WHAT IS EXPECTED: Please retype the line that contains "height: 27px;" and all lines that follow it to the end of the entries below, exactly as they stand, with nothing added.

═════ INPUT

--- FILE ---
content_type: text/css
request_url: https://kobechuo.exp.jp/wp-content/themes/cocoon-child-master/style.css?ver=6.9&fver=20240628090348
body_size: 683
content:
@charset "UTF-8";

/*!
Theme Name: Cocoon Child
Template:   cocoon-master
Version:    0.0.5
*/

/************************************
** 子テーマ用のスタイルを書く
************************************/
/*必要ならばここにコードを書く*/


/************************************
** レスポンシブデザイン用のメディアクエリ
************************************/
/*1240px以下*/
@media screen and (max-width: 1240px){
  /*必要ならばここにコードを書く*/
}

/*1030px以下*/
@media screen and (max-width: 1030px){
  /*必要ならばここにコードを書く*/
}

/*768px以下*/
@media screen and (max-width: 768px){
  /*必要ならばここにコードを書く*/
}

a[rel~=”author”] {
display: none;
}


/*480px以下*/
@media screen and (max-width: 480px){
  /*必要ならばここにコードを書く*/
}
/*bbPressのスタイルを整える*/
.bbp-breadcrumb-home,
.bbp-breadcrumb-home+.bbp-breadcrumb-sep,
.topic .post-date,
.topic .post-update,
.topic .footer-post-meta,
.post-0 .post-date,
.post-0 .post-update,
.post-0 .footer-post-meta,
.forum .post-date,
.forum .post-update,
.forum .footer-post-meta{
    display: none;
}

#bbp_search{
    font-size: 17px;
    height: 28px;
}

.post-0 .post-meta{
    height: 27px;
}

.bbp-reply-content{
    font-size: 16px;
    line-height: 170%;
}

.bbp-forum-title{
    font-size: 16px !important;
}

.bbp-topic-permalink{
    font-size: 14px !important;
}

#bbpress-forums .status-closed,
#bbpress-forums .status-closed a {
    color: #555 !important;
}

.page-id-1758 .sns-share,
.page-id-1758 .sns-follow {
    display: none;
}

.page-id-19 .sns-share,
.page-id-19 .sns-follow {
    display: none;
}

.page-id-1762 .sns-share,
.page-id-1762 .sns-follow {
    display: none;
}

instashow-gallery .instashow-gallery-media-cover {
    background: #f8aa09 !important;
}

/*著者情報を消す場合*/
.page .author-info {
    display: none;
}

══════════

TASK RESPONSE:
    height: 27px;
}

.bbp-reply-content{
    font-size: 16px;
    line-height: 170%;
}

.bbp-forum-title{
    font-size: 16px !important;
}

.bbp-topic-permalink{
    font-size: 14px !important;
}

#bbpress-forums .status-closed,
#bbpress-forums .status-closed a {
    color: #555 !important;
}

.page-id-1758 .sns-share,
.page-id-1758 .sns-follow {
    display: none;
}

.page-id-19 .sns-share,
.page-id-19 .sns-follow {
    display: none;
}

.page-id-1762 .sns-share,
.page-id-1762 .sns-follow {
    display: none;
}

instashow-gallery .instashow-gallery-media-cover {
    background: #f8aa09 !important;
}

/*著者情報を消す場合*/
.page .author-info {
    display: none;
}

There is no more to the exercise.